Cancer genome sequencing has identified numerous somatic mutations whose
biologic relevance is uncertain. In this study, we used genome-editing tools to create and analyze targeted somatic mutations in murine models of
liver cancer.
Transcription activator-like effector nucleases (
TALEN) were designed against β-
catenin (Ctnnb1) and
adenomatous polyposis coli (Apc), two commonly mutated genes in
hepatocellular carcinoma (HCC), to generate isogenic HCC cell lines. Both mutant cell lines exhibited evidence of Wnt pathway dysregulation. We asked whether these
TALENs could create targeted somatic mutations after hydrodynamic transfection into mouse liver.
TALENs targeting β-
catenin promoted endogenous HCC carrying the intended gain-of-function mutations. However,
TALENs targeting Apc were not as efficient in inducing in vivo homozygous loss-of-function mutations.
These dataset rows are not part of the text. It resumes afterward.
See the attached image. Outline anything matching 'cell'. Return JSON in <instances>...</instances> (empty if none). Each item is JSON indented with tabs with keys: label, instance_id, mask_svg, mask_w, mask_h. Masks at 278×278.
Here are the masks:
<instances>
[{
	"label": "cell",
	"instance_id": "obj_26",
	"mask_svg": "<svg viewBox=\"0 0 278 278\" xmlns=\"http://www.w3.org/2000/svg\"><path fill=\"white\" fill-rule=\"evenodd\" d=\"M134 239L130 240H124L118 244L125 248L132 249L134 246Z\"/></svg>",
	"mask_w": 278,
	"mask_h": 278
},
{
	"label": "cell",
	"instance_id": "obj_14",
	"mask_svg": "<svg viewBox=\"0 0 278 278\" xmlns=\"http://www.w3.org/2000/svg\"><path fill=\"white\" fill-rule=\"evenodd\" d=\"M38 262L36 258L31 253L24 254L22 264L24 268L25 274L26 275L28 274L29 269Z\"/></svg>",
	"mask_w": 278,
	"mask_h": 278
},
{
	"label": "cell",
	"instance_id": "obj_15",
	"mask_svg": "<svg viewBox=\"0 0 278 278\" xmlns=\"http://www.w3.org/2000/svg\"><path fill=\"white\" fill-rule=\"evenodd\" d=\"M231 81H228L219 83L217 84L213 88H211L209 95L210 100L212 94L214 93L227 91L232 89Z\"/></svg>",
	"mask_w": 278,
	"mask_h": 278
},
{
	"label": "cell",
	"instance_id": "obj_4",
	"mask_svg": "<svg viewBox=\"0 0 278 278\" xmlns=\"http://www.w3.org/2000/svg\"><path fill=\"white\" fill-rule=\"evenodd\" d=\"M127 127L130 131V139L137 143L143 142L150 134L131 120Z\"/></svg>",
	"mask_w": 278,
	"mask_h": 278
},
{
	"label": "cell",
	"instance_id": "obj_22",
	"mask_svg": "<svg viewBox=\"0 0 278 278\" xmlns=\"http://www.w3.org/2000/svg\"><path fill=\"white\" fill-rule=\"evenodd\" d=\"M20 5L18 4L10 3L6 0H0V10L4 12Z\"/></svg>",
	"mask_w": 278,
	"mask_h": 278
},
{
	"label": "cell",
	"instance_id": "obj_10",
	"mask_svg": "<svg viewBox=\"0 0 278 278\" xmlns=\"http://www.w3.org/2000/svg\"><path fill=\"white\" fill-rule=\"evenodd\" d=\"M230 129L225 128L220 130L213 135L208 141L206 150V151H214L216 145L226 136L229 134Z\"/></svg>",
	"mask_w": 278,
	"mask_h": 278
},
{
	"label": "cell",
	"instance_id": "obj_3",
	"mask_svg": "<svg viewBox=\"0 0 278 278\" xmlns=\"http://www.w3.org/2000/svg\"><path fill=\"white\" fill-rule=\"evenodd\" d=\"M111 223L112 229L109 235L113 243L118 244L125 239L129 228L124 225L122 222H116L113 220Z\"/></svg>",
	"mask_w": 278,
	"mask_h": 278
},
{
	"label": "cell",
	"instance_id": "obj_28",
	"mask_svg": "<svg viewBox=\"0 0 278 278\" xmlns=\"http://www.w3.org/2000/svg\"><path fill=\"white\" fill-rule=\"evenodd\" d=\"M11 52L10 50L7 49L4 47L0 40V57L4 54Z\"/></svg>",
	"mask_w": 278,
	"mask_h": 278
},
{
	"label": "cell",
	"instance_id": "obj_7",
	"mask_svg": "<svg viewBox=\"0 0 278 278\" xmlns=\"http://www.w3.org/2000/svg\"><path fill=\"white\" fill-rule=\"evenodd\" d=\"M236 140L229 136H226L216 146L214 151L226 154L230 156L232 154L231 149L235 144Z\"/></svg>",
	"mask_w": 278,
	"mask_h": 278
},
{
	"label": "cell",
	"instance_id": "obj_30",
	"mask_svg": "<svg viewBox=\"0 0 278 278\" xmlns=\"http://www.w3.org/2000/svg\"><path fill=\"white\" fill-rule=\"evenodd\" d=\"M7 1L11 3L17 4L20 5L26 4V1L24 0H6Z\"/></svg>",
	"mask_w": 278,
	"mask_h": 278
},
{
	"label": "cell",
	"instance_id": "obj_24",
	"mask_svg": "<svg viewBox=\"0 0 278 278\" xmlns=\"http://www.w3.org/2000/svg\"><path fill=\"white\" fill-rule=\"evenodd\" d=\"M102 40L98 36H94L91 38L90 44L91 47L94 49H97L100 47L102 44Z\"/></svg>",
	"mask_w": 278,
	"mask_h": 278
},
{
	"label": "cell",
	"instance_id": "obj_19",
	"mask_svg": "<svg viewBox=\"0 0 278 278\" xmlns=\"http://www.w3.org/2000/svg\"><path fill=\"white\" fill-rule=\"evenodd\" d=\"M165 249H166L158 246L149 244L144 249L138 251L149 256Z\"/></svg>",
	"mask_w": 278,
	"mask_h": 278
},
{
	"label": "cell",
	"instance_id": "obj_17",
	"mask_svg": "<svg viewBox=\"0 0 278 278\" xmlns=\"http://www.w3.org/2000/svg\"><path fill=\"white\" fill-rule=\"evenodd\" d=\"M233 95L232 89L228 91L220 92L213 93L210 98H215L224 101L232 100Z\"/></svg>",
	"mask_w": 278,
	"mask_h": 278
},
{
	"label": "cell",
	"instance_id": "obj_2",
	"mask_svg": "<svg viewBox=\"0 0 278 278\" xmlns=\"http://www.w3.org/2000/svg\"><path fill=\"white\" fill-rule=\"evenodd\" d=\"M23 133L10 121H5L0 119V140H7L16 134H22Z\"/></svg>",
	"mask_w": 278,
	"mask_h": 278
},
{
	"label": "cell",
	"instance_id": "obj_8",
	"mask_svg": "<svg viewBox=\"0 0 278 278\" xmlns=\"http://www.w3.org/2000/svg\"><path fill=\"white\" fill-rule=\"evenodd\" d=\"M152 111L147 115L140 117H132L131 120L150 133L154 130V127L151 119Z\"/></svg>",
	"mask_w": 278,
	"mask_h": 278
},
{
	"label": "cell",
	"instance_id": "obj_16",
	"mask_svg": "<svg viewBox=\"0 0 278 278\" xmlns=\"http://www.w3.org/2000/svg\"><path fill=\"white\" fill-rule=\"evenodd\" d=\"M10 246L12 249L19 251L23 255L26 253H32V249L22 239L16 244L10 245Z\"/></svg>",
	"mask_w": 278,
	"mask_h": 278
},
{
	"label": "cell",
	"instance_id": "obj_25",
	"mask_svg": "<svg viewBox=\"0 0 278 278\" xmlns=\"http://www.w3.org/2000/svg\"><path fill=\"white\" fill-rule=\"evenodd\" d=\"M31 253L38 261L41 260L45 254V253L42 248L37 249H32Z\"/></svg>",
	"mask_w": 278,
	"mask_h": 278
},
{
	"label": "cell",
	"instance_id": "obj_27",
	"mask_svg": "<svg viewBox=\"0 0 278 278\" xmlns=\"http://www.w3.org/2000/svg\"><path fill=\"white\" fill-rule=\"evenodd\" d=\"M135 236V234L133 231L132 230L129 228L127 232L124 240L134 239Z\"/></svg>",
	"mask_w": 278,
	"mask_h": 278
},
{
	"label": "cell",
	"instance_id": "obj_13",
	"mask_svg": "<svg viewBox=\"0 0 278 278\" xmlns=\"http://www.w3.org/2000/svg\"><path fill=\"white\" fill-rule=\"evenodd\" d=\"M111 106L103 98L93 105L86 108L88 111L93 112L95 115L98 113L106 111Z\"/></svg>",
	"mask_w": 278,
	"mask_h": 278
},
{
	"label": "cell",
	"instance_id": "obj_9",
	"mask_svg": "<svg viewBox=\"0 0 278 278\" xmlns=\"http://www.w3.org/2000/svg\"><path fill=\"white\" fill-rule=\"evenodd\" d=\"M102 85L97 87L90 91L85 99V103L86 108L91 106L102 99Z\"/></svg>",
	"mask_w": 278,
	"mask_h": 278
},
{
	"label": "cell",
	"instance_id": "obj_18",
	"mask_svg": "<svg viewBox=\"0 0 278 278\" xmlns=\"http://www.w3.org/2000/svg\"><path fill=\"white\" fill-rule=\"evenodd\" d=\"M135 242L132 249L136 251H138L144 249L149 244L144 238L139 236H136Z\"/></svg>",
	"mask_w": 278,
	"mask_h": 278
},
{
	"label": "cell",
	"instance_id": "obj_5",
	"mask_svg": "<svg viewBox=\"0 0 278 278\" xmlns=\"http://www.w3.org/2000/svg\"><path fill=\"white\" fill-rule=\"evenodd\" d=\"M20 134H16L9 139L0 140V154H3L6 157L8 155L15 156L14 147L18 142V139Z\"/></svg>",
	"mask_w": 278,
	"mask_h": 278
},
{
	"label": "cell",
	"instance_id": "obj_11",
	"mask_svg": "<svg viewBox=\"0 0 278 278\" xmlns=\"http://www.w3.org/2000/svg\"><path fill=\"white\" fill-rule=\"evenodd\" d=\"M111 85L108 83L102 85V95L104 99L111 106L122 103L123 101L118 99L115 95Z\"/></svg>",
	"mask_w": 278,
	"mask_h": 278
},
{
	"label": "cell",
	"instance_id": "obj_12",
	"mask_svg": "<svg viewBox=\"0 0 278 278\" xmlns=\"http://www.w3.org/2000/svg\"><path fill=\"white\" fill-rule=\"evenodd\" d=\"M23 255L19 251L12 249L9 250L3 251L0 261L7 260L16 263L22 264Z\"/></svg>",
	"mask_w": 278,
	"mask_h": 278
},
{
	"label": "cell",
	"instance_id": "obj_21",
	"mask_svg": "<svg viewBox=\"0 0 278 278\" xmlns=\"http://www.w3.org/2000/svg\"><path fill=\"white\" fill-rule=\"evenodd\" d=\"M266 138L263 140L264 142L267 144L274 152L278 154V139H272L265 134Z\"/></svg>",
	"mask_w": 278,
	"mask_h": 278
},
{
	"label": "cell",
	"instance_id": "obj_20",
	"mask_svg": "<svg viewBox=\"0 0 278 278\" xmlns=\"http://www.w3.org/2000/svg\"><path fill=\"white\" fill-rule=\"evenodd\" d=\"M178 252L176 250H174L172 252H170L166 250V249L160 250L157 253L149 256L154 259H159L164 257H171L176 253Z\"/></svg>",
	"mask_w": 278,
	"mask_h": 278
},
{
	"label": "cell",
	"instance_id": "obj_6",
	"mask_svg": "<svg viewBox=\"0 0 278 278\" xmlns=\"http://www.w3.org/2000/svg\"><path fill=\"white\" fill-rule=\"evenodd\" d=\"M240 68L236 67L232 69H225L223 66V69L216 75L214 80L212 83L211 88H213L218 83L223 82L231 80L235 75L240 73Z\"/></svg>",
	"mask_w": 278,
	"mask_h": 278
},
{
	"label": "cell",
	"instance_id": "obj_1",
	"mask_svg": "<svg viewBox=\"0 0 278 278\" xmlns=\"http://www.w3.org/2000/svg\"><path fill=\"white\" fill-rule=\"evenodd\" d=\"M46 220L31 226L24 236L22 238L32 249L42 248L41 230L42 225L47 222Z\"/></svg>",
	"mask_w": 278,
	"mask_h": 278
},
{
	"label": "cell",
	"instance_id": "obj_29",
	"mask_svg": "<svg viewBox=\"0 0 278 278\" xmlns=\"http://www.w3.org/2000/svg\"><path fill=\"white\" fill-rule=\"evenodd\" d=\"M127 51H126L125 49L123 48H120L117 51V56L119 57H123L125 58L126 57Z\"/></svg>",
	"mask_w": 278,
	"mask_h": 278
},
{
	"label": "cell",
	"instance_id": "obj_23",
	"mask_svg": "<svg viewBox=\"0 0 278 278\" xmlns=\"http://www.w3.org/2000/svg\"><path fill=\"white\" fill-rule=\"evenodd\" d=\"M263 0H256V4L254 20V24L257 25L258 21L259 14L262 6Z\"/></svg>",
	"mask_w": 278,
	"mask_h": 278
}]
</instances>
We hypothesized that hepatocyte
polyploidy might be protective against
TALEN-induced loss of heterozygosity, and indeed Apc gene editing was less efficient in
tetraploid than in diploid hepatocytes. To increase efficiency, we administered adenoviral Apc
TALENs and found that we could achieve a higher mutagenesis rate in vivo. Our results demonstrate that genome-editing tools can enable the in vivo study of cancer genes and faithfully recapitulate the mosaic nature of mutagenesis in mouse
cancer models.
Cancer Res; 74(18); 5311-21. ©2014 AACR.